REPORTAGE Des Français ont profité du premier jour de réouverture de la frontière, côté italien, à Vintimille

Fabien Binacchi

— 

Alcool, cigarettes, pecorino et petites culottes… Les Azuréens sont de retour en Italie — 20 Minutes
  • L’Italie a rouvert ses frontières aux ressortissants européens ce mercredi 3 juin.
  • La France devrait faire de même le 15 juin.
  • Les Azuréens, frontaliers de l’Italie, en ont profité pour aller faire le plein, moins cher, d’alcool et de cigarettes notamment.

De notre envoyé spécial à Vintimille (Italie)

« C’est pas cher ! Tu aurais dû aussi prendre du whisky. » Tout juste sorti du magasin Eurodrink, les bras déjà chargés de bouteilles, ce couple rebrousse chemin. On parlait beaucoup français ce mercredi à Vintimille. Et ça faisait longtemps que ce n’était pas arrivé.
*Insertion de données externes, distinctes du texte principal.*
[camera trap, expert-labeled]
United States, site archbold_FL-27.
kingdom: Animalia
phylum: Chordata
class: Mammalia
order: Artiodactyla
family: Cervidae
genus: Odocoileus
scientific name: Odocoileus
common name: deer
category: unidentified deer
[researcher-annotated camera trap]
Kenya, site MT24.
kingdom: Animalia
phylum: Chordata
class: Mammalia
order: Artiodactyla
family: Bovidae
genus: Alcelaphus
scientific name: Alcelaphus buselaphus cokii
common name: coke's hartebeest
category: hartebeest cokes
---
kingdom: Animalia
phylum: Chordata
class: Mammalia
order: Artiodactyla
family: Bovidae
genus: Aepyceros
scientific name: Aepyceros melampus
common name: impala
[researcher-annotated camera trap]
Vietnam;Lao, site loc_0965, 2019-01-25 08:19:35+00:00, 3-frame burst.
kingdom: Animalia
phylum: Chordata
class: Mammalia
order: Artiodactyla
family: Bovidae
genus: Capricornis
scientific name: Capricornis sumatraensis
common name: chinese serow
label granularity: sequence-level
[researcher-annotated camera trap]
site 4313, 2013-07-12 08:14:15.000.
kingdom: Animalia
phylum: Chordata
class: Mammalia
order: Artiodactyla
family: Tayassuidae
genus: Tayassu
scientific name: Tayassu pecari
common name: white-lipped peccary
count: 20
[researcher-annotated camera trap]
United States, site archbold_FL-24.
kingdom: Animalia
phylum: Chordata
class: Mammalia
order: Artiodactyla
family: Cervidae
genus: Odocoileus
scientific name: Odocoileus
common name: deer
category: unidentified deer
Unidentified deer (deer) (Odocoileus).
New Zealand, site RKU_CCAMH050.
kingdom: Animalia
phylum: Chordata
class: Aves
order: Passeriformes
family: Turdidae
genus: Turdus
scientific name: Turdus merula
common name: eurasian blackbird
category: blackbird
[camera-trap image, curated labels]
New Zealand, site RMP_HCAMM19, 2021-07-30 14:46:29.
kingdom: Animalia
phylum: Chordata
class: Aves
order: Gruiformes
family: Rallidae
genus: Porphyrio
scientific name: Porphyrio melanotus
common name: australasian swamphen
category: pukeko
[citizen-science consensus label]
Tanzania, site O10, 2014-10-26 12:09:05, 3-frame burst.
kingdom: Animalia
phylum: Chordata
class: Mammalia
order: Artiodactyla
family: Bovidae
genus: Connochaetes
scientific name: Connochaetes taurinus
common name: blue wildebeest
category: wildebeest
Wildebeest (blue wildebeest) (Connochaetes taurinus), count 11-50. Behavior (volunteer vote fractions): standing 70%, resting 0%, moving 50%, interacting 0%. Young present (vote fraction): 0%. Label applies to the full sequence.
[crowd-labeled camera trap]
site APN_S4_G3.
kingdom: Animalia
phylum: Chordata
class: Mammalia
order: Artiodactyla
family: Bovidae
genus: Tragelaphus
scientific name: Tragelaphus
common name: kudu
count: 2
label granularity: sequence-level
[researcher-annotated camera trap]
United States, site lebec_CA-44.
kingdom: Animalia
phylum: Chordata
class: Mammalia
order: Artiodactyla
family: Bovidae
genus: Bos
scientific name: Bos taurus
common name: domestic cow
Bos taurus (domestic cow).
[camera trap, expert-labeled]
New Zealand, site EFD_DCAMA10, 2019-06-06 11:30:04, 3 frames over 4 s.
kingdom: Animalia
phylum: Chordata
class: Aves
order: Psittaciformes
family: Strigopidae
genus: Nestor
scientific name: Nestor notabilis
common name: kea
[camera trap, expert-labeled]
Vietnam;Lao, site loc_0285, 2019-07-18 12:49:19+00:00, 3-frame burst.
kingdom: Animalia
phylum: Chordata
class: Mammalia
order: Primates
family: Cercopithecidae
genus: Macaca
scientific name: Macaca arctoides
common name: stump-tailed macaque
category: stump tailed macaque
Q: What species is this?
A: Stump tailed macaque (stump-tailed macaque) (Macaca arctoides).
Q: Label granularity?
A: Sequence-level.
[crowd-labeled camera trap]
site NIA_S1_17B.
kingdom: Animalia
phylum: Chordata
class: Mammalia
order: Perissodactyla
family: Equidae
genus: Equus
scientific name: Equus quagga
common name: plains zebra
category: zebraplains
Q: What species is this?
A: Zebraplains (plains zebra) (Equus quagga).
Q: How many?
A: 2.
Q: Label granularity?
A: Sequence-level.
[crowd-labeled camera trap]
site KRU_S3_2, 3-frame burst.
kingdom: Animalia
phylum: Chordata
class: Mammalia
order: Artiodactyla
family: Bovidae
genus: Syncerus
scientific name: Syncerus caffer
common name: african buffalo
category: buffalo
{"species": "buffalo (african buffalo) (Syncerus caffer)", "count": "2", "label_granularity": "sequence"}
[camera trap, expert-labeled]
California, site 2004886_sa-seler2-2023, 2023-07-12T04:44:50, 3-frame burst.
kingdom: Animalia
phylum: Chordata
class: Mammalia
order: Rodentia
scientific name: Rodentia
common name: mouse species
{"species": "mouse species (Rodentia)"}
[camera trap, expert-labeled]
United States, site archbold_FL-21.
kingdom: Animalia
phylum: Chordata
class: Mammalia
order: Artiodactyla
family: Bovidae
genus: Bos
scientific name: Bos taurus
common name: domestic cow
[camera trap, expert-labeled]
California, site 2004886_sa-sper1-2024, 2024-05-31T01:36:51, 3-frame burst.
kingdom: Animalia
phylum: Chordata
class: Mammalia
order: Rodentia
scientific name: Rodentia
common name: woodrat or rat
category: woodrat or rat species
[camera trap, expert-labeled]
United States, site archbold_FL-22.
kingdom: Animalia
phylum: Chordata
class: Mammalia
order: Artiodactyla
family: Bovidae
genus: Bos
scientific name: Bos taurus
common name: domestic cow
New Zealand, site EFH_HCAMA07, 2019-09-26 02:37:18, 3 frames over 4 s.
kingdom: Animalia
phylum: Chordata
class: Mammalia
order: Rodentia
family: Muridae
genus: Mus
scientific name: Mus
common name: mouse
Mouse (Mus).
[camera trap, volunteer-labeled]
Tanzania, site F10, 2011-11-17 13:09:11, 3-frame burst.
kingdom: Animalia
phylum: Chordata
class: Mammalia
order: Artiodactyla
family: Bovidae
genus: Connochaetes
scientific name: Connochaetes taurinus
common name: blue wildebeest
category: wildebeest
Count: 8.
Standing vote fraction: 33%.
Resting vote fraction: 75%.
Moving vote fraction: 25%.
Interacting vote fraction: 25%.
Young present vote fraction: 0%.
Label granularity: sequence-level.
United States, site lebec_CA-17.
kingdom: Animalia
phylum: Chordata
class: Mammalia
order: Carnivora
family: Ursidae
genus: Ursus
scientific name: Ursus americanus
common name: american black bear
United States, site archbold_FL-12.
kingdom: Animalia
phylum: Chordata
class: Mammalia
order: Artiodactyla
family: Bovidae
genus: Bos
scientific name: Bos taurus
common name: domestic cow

De nombreux Azuréens ont profité de la réouverture de la frontière, côté italien, pour venir refaire le plein : les taxes sont avantageuses sur certains produits.

Juste à côté, via Ruffini, la file d’attente du « Tabacchi » ne diminue jamais. Et, sur ce bout de trottoir occupé, ça ne parle encore que dans la langue de Molière. Mélissa et Marie attendent avec les autres. « Oui, on vient acheter six cartouches de cigarettes, mais ce n’est même pas pour nous, prennent-elles le soin de préciser. On est de Roquebrune-Cap-Martin, pas très loin. On vient se balader de temps en temps par ici. Ça nous manquait. On avait un jour de congé pour faire les boutiques et on a proposé à des copains de leur ramener des cigarettes. »

« On est là parce que c’est moins cher ! »

A la sortie de la gare, Mattia, barman à l’American bar, confirme le retour des « voisins français », même si l’affluence de l’avant Covid-19 n’est pas encore là. « Ils se posent pour boire un café, puis la plupart file directement dans un tabac », raconte-t-il.

C’est presque la règle. « On est là parce que c’est moins cher ! La cartouche est à 50 euros ici contre 90 euros en France », expliquent les deux copines de Nice, Danielle et Chantal, 72 et 68 ans.

« Mais on n’est pas venues que pour ça, ajoute la première, en chargeant le coffre de sa voiture, stationnée sur la Piazza della Libertà, à côté de beaucoup d’autres véhicules immatriculés dans le 06. On s’est aussi fait un bon plat de pâtes à la tomate et à la ricotta, avec une glace en dessert. » « Et moi, j’ai également acheté du pecorino sarde [un fromage] et des petites culottes », glisse Chantal, dans un éclat de rire.

Une vérification stricte des attestations

Patrizia, à la caisse du magasin Coppo 1896 Spa, a un peu retrouvé le sourire derrière son masque en tissu. « En deux mois, on a ouvert quelques fois. On a dû donner plein de produits périssables à des associations, explique l’employée de cette grande épicerie, où s’écoulent des biscuits, des pâtisseries, mais surtout de l’alcool. Ça fait vraiment plaisir de voir revenir les clients. »

En milieu d’après-midi, Marielle en ressort avec du fromage, deux panettones et trois bouteilles de Pastis. La Cagnoise semble inquiète : « J’ai entendu dire qu’il y avait de la circulation due aux contrôles des policiers à Menton ».

En début de matinée, en effet, les autorités françaises avaient imposé une vérification stricte des attestations, l’Hexagone n’ayant pas prévu de rouvrir ses frontières avant le 15 juin. Mais le préfet des Alpes-Maritimes « a donné les instructions nécessaires afin de fluidifier les points d’entrée et assouplir les contrôles pour les ressortissants français de retour sur le territoire national ».